Rethinking the Environment and Migrant Inclusion (REMI)

Front line: Understanding migration and building cohesive societies
June 27, 2020
Participation Inclusion and Engagement of Communities in Europe (PIECE)
August 31, 2021

REMI was born as a natural development of our 2019 project “Front Line” and involved some of the previous partners as well as new organizations. There were several reasons why we decided to apply for REMI while still implementing our 2019 project, and among others there was the need, when working in the migration area, to address further aspects such as:

  • architecture as a mean of tackling segregation and promote new “sustainable and inclusive” initiatives were local communities and new comers can meet and come
  • Improvement in the competencies of staff working directly with migrants . By learning these skills from best practices present in the host countries, the staff of these
    organisations is now better prepared to deal with issues these groups face, in particular as regards to perceptions, adult training and employability, mental health,
    integration, links between climate change and people on the move, promotion of inclusive and sustainable initiatives.
  • analyzing present and future challenges posed by the climate crises and links to climate migrants, human rights and international protection; environment and arts).
    Being climate change a 2020 EU priority we truly believe that this project will contribute to this priority on different levels: from developing new training courses
    addressing new and environmental sustainable architectural approaches in the integration of refugees, to dealing with emergency low budget accommodation for
    climate emergency, informing practitioners about environmental migrants, their rights and increase numbers in the next future, promoting campaigns on a European
    level to influence policy makers when discussing about climate migrants rights and support of a more sustainable development.
    Thanks to the project activities and trainings the above aspects have been addresses and analyzed.

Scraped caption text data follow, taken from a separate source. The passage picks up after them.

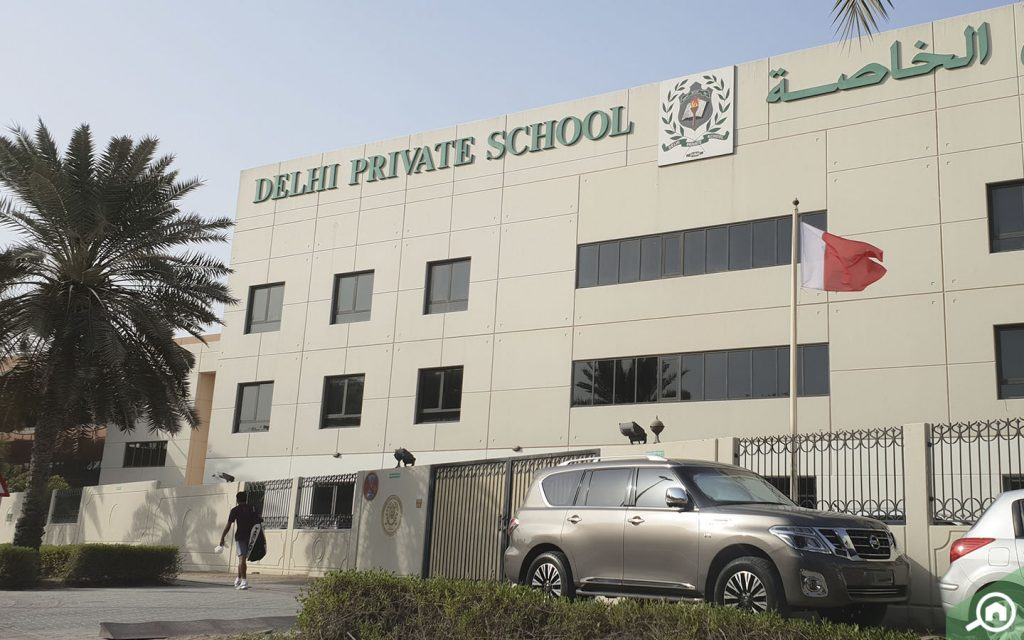 Entrance of Delhi Private School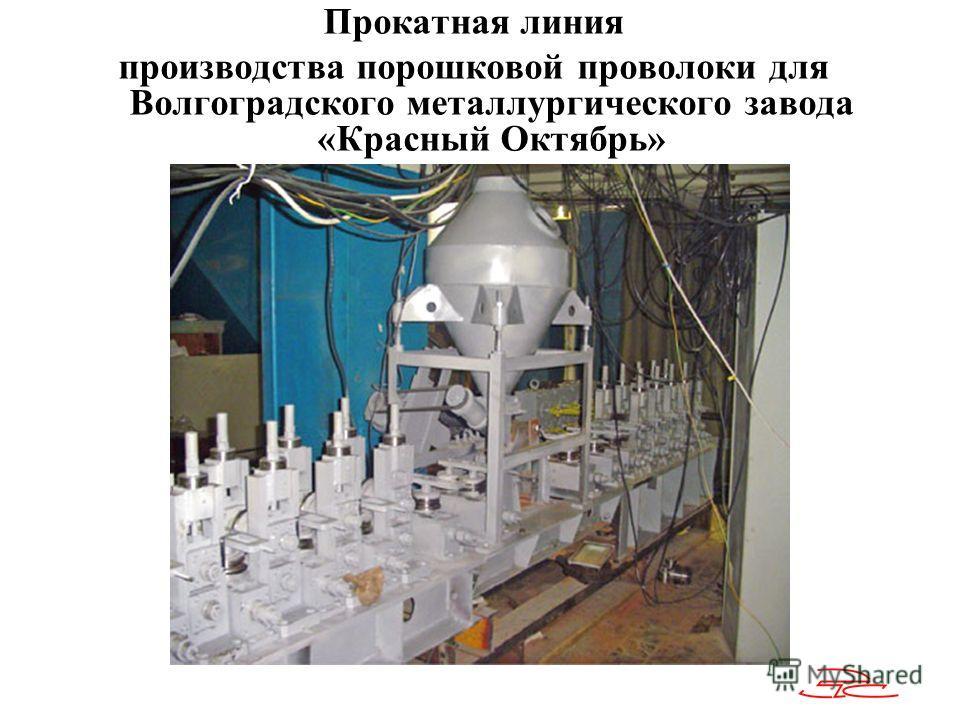 Прокатная линия производства порошковой проволоки для Волгоградского металлургического завода «Красный Октябрь»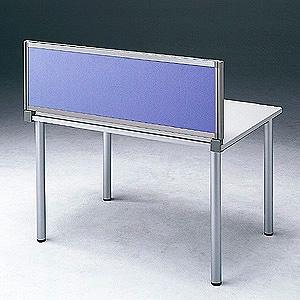 【受注生産品】 サンワサプライ デスク用パーティション デスクパネル W1400×H400mm ブルー OU-0414C3006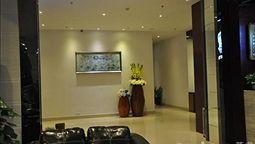 هتل اچ سی این گوانگژو چین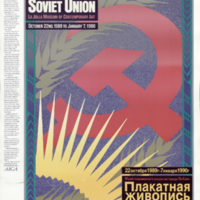 Poster Art of the Soviet Union, La Jolla Museum of…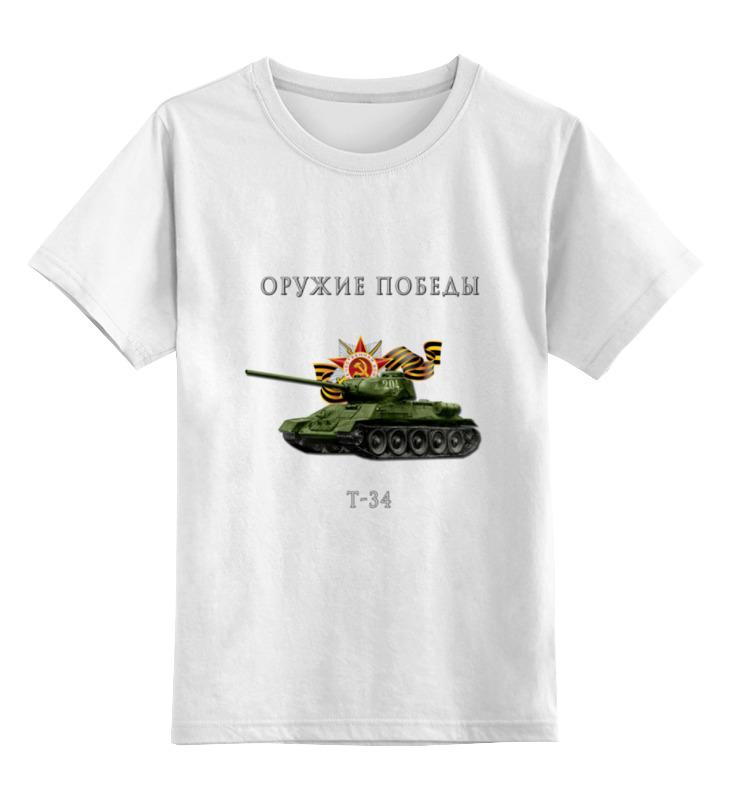 Купить 0000000769512, Детская футболка Printio Оружие победы. т-34 цв.белый р.140,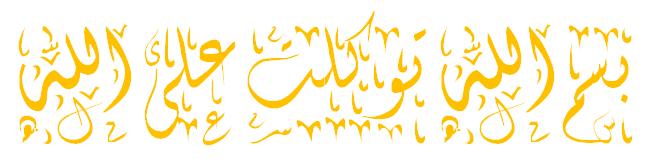kaligrafi bismillah png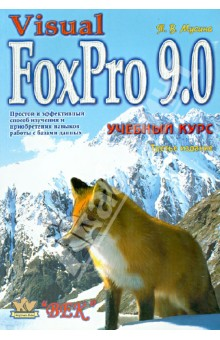 Visual FoxPro 9.0. Учебный курсПрограммирование<br>Данная книга - учебное пособие по использованию Visual FoxPro 9.0, рассчитанное как на начинающих программистов, так и на профессионалов, осваивающих новые возможности системы. Книга подробно знакомит с разработкой основных компонентов приложения. В ней систематизировано рассматриваются различные варианты решения практических задач для создания законченного приложения. Сначала используются программные коды, затем - мастера, входящие в состав Visual FoxPro 9.0, для быстрой и упрощенной разработки отдельных компонентов, а затем, для усовершенствования полученного результата, используются соответствующие конструкторы и построители.<br>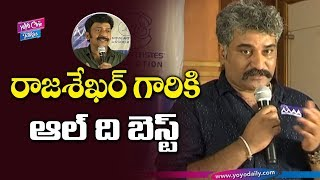 Rajiv Kanakala All the Best To Rajasekhar Kalki Movie | MAA Press Meet | YOYO Cine Talkies
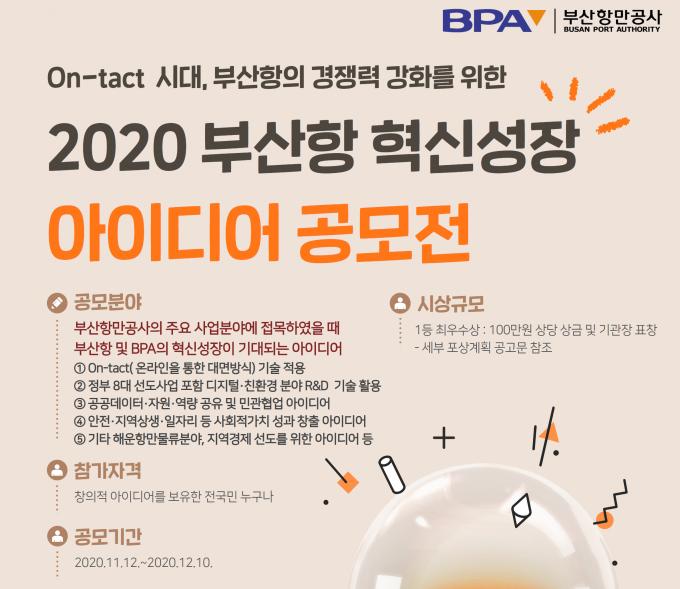 부산항만공사(BPA, 사장 남기찬)가 12일부터 12월10일까지 '2020 부산항 혁신성장 아이디어 공모전'을 시행한다./사진=부산항만공사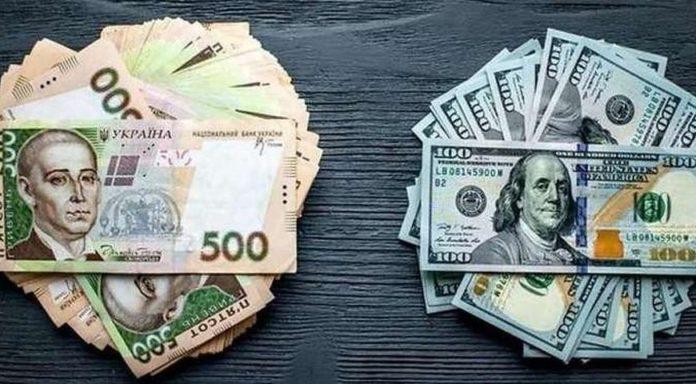 Долар на фоні пандемії коронавірусу продовжує стрімко зростати: курс валют на 24 березня - today.ua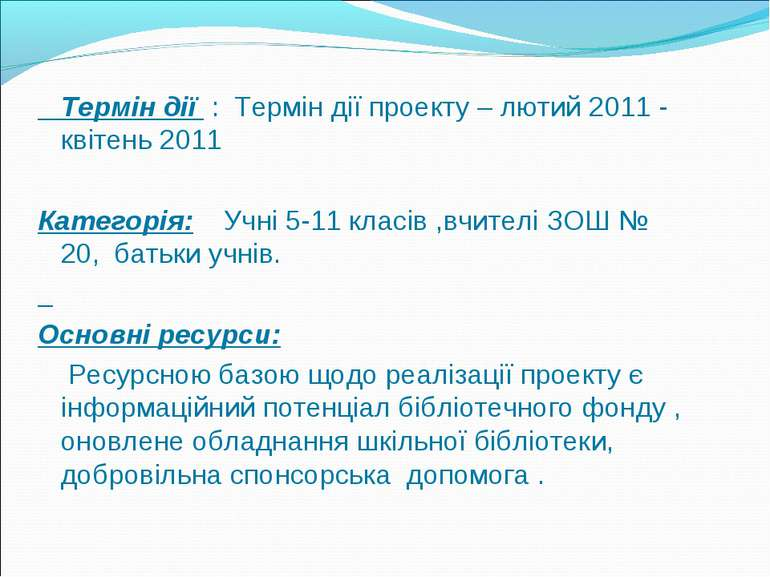Термін дії : Термін дії проекту – лютий 2011 - квітень 2011  Категорія: Учні...
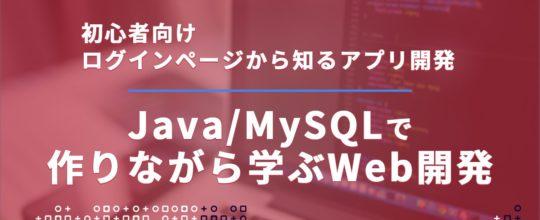 Java/MySQLでログインページを作りながら学ぶWeb開発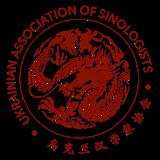 Українська Асоціація Китаєзнавців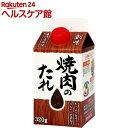 創味 焼肉のたれ(320g)【more30】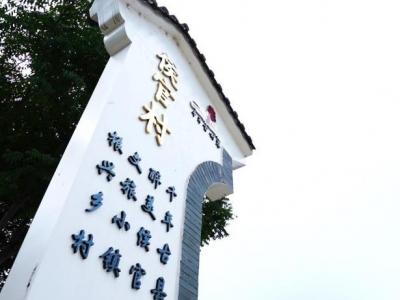 侯官村:千年古村落 文脉延续重焕生机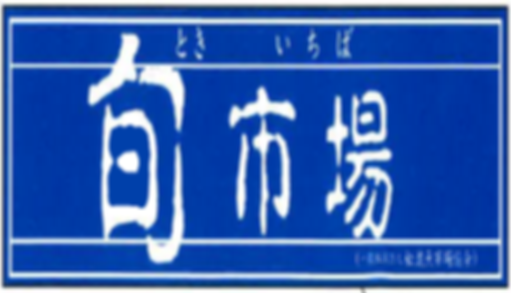 旬市場.png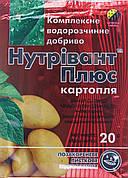 Мікродобриво Нутрівант Плюс картопля (20 гр), Нутрітех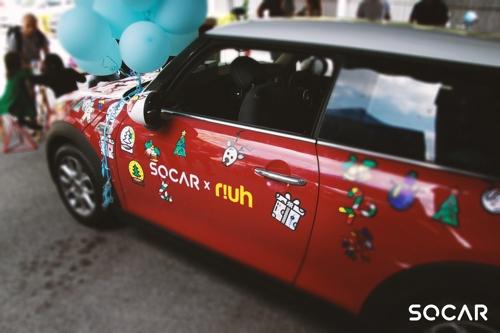 韩国共享汽车初创公司SoCar 登陆马来西亚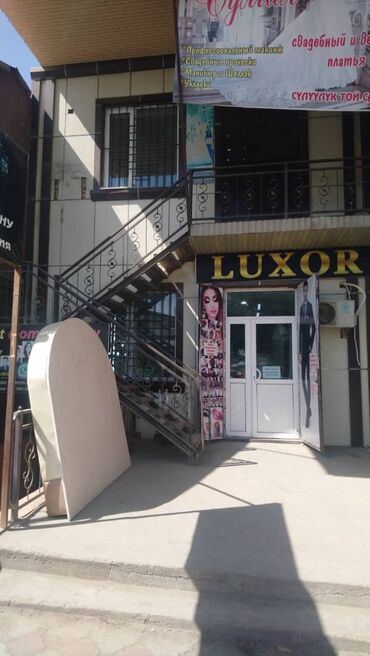 Недвижимость - Кызыл-Кия: Продаётся помещение под бизнес. Город Кызыл-Кия, баткенская область, в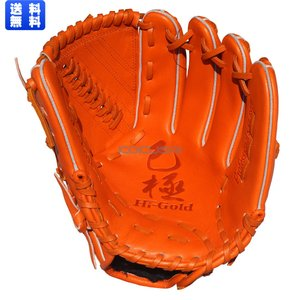【2018年モデル】HI-GOLD(ハイゴールド) 軟式野球グラブ己極SERIES 投手用グローブ オレンジ OKG6711|kokusai-shop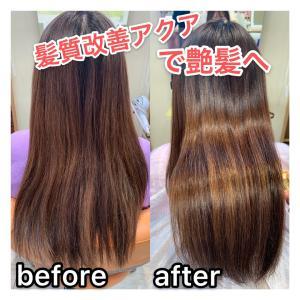 髪質改善アクアで艶髪に今月のキャンペーンはエステカラーがお得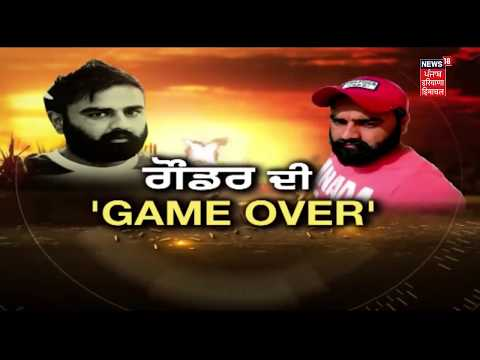 Special Report: Vicky Gounder's Full Crime Story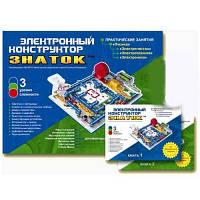 Конструктор электромехан-ий ЗНАТОК Школа (999схем)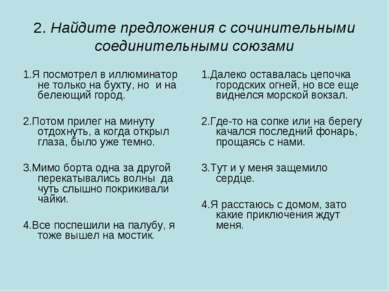 2. Найдите предложения с сочинительными соединительными союзами 1.Я посмотрел...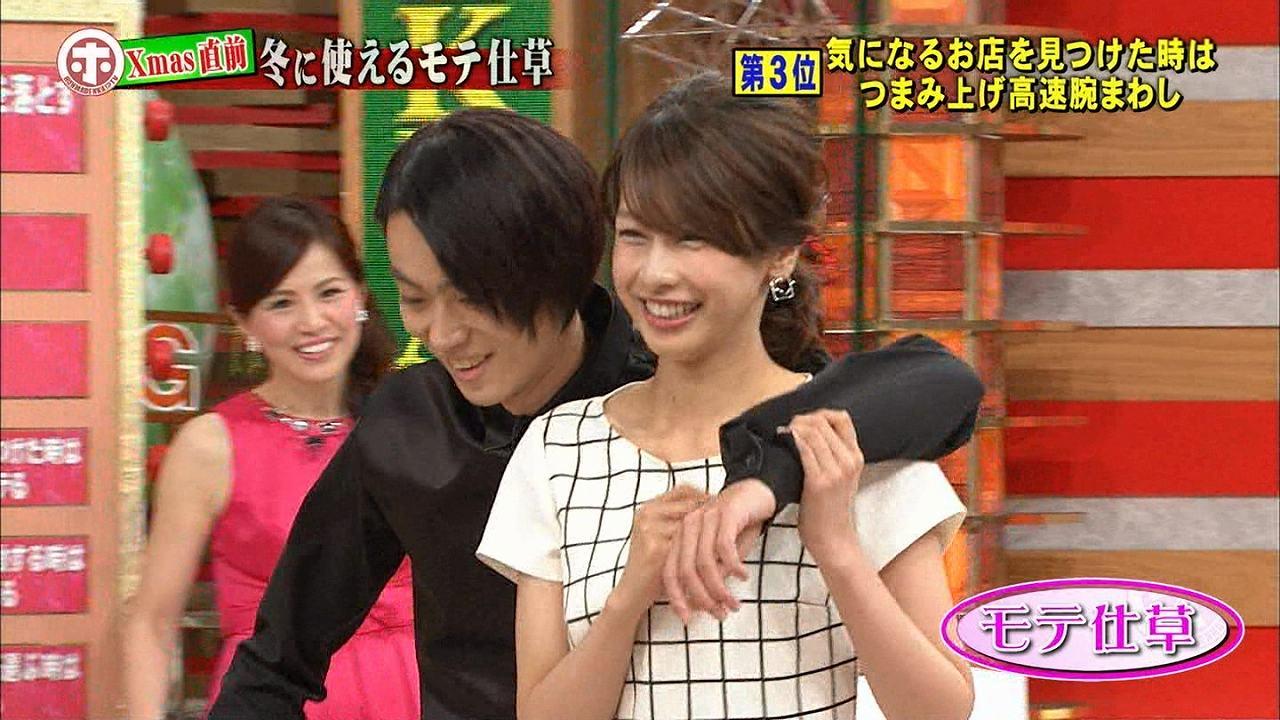 「ホンマでっか!?TV」のモテしぐさで菅田将暉の腕を肩にまわす加藤綾子アナ(カトパン)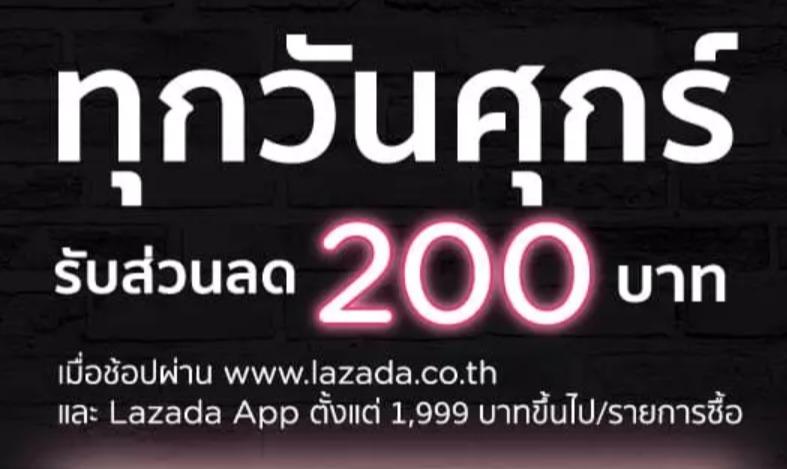 คูปองส่วนลด Lazada 200 บาททุกวันศุกร์ สำหรับผู้ถือบัตรเครดิต KTC ใส่โค้ด KTCLZ200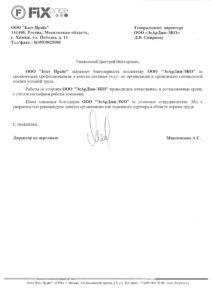 5_Бэст-Прайс_СОУТ-1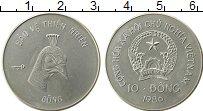 Изображение Монеты Вьетнам 10 донг 1986 Медно-никель UNC- Павлин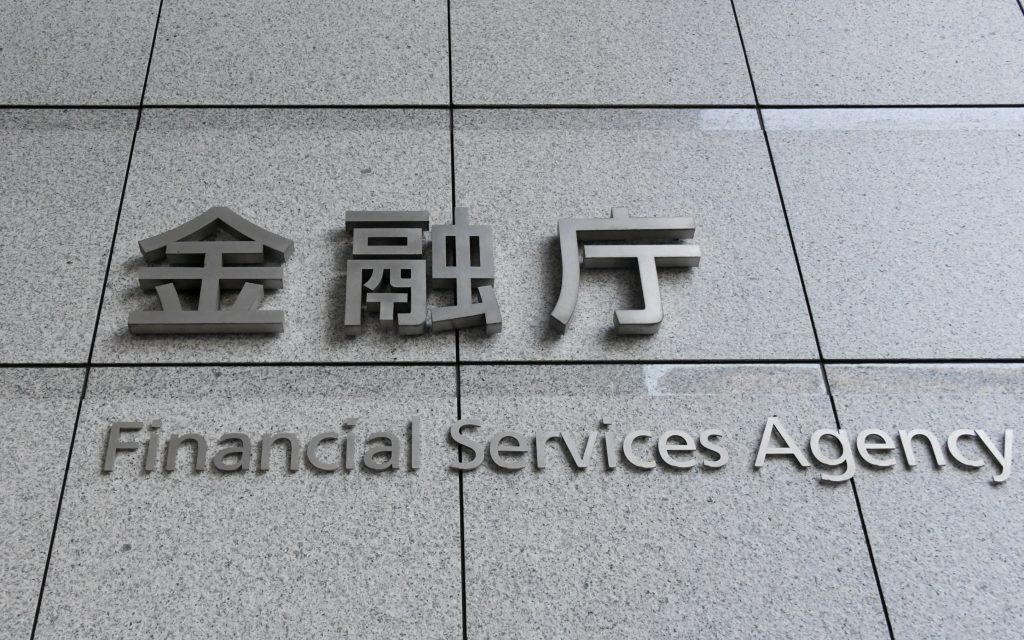 japan-financial-service-agency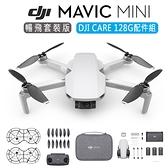 分期0利率(Care 保險+128g)3C LiFe DJI Mavic Mini 摺疊航拍機 暢飛套裝版 +CARE 保險(聯強公司貨)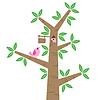 Векторный клипарт: птицы и деревья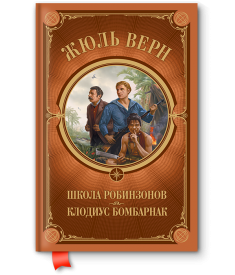 Школа Робинзонов. Клодиус Бомбарнак..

The project also contributed to:
  • Policies and perceptions: The participants in the training are now more confident to analyse policies in the host country and compare them with those present in
    their own country thus establishing some sort of good/bad practice comparison. This way the consortium’s organisations is now more able to come up with initiatives
    to influence public opinions and decision makers on changes and practices which can be adopted at national level.
  • Adult Educational Content: The participation in the training has helped participant organisations in the development of new and improved modules to integrate in
    their training programmes
  • Methods and tools: The staff of the participating organisations, thanks to the participation in the training, has learnt new “European” methods and tools in dealing
    with migrants, and they have already started to integrate those methods in their own reality and in this way facilitate the progress of a better migrant inclusion in the
    local and European society .
  • Development of cross border cooperation: What has been a very positive outcome of the project, is the creation of links between organisations both in the national
    and international consortium, and the development of new initiatives of common interest in the field of migration issues. As an example, it’s worth mentioning the
    cooperation between Itaka training Kairos Europe, the ARCSR at the London Met University, Le Seppie and some remote villages in
    Southern Italy that are promoting innovative sustainable (Bio) architectural solutions to both repopulate semi-abandoned villages with migrant populations (i.e.
    Belmonte marina and Belmonte calabro), who, alongside the local populations, can contribute to the revival of economic and social activities in these areas. Thanks
    to this project similar initiative are being explored in the host countries.
  • Improvement in the expertise of partner organisations: thanks to the involvement of so many organisations working at different levels with migrants, this has allowed
    a great exchange of expertise and practices from different areas, thus making the outcomes of the training stronger and more beneficial to the participants and the
    participating organisations.
    This project has also served as a platform to test the synergy between the partner organisations in the consortium and has strengthen the relationship among each
    other, it has allowed partners to create innovative European “training” products, methodologies, initiatives that have been also transferred beyond the national
    borders. As an example thanks to this project Itaka training is now collaborating with both national and international partners in the implementation of its accredited
    mobilities, as well as writing together proposals for the 2023 Erasmusplus calls addressing the main topics explored in the training: inclusion, sustainability, climate change.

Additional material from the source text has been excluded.